# Activity
The records below are to be repeated exactly, minus any pictures.

# Materials provided
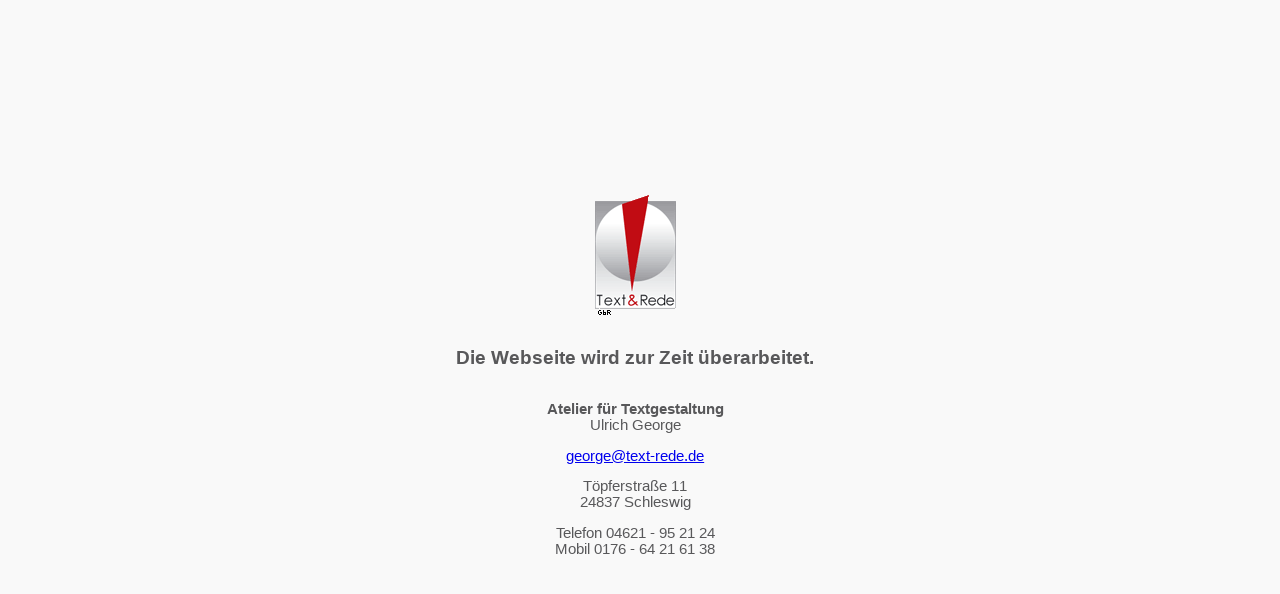

--- FILE ---
content_type: text/html
request_url: http://www.text-rede.de/
body_size: 1086
content:
<!DOCTYPE html PUBLIC "-//W3C//DTD XHTML 1.0 Transitional//EN"
     "http://www.w3.org/TR/xhtml1/DTD/xhtml1-transitional.dtd">

<html xmlns="http://www.w3.org/1999/xhtml" xml:lang="de" lang="de">
<head>
   <title>Atelier für Textgestaltung - Ulrich George</title>
   <meta http-equiv="Content-Type" content="text/html;charset=utf-8" />
   <meta http-equiv="pragma" content="no-cache" />
   <meta http-equiv="cache-control" content="no-cache" />
   <style type="text/css">
   <!--
      body {font-family:arial, verdana;
            background-color:#F9F9F9;
            font-size:11pt;
            color:#58585A;
           }

      table {font-size:11pt;}

      #meldung            {position:absolute;top:25%;width:98%}
      #haupttabelle      {border:0px solid #C0C0C0;}
      #haupttabelle td   {vertical-align:top;}
   -->
   </style>
</head>
<body>

<div id="meldung">
   <table id="haupttabelle" align="center" cellpadding="15" cellspacing="0">
      <tr>
         <td align="center">
            <img src="logo.gif" alt="Logo" border="0" />
            <br/><br/><br/>
            <font style="font-weight:bold;font-size:14pt;">
				Die Webseite wird zur Zeit überarbeitet.</font>
				<br/><br/><br/>		
				<div>
				<strong>Atelier für Textgestaltung</strong><br/>
				Ulrich George<br/>
				<p><span id="cloak14403">Diese E-Mail-Adresse ist vor Spambots geschützt! Zur Anzeige muss JavaScript eingeschaltet sein!</span><script type='text/javascript'>
				 //<!--
				 document.getElementById('cloak14403').innerHTML = '';
				 var prefix = '&#109;a' + 'i&#108;' + '&#116;o';
				 var path = 'hr' + 'ef' + '=';
				 var addy14403 = 'g&#101;&#111;rg&#101;' + '&#64;';
				 addy14403 = addy14403 + 't&#101;xt-r&#101;d&#101;' + '&#46;' + 'd&#101;';
				 var addy_text14403 = 'g&#101;&#111;rg&#101;' + '&#64;' + 't&#101;xt-r&#101;d&#101;' + '&#46;' + 'd&#101;';
				 document.getElementById('cloak14403').innerHTML += '<a ' + path + '\'' + prefix + ':' + addy14403 + '\'>'+addy_text14403+'<\/a>';
				 //-->
				 </script></p>				
				
				<p>
				Töpferstraße 11<br/>
				24837 Schleswig
				</p>
				<p>
				Telefon 	04621 - 95 21 24<br/>
				Mobil 	0176   - 64 21 61 38
				</p>
				</div>								
         </td>
      </tr>
   </table>
</div>

</body>
</html>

# Exercise result
--- FILE ---
content_type: text/html
request_url: http://www.text-rede.de/
body_size: 1086
content:
<!DOCTYPE html PUBLIC "-//W3C//DTD XHTML 1.0 Transitional//EN"
     "http://www.w3.org/TR/xhtml1/DTD/xhtml1-transitional.dtd">

<html xmlns="http://www.w3.org/1999/xhtml" xml:lang="de" lang="de">
<head>
   <title>Atelier für Textgestaltung - Ulrich George</title>
   <meta http-equiv="Content-Type" content="text/html;charset=utf-8" />
   <meta http-equiv="pragma" content="no-cache" />
   <meta http-equiv="cache-control" content="no-cache" />
   <style type="text/css">
   <!--
      body {font-family:arial, verdana;
            background-color:#F9F9F9;
            font-size:11pt;
            color:#58585A;
           }

      table {font-size:11pt;}

      #meldung            {position:absolute;top:25%;width:98%}
      #haupttabelle      {border:0px solid #C0C0C0;}
      #haupttabelle td   {vertical-align:top;}
   -->
   </style>
</head>
<body>

<div id="meldung">
   <table id="haupttabelle" align="center" cellpadding="15" cellspacing="0">
      <tr>
         <td align="center">
            <img src="logo.gif" alt="Logo" border="0" />
            <br/><br/><br/>
            <font style="font-weight:bold;font-size:14pt;">
				Die Webseite wird zur Zeit überarbeitet.</font>
				<br/><br/><br/>		
				<div>
				<strong>Atelier für Textgestaltung</strong><br/>
				Ulrich George<br/>
				<p><span id="cloak14403">Diese E-Mail-Adresse ist vor Spambots geschützt! Zur Anzeige muss JavaScript eingeschaltet sein!</span><script type='text/javascript'>
				 //<!--
				 document.getElementById('cloak14403').innerHTML = '';
				 var prefix = '&#109;a' + 'i&#108;' + '&#116;o';
				 var path = 'hr' + 'ef' + '=';
				 var addy14403 = 'g&#101;&#111;rg&#101;' + '&#64;';
				 addy14403 = addy14403 + 't&#101;xt-r&#101;d&#101;' + '&#46;' + 'd&#101;';
				 var addy_text14403 = 'g&#101;&#111;rg&#101;' + '&#64;' + 't&#101;xt-r&#101;d&#101;' + '&#46;' + 'd&#101;';
				 document.getElementById('cloak14403').innerHTML += '<a ' + path + '\'' + prefix + ':' + addy14403 + '\'>'+addy_text14403+'<\/a>';
				 //-->
				 </script></p>				
				
				<p>
				Töpferstraße 11<br/>
				24837 Schleswig
				</p>
				<p>
				Telefon 	04621 - 95 21 24<br/>
				Mobil 	0176   - 64 21 61 38
				</p>
				</div>								
         </td>
      </tr>
   </table>
</div>

</body>
</html>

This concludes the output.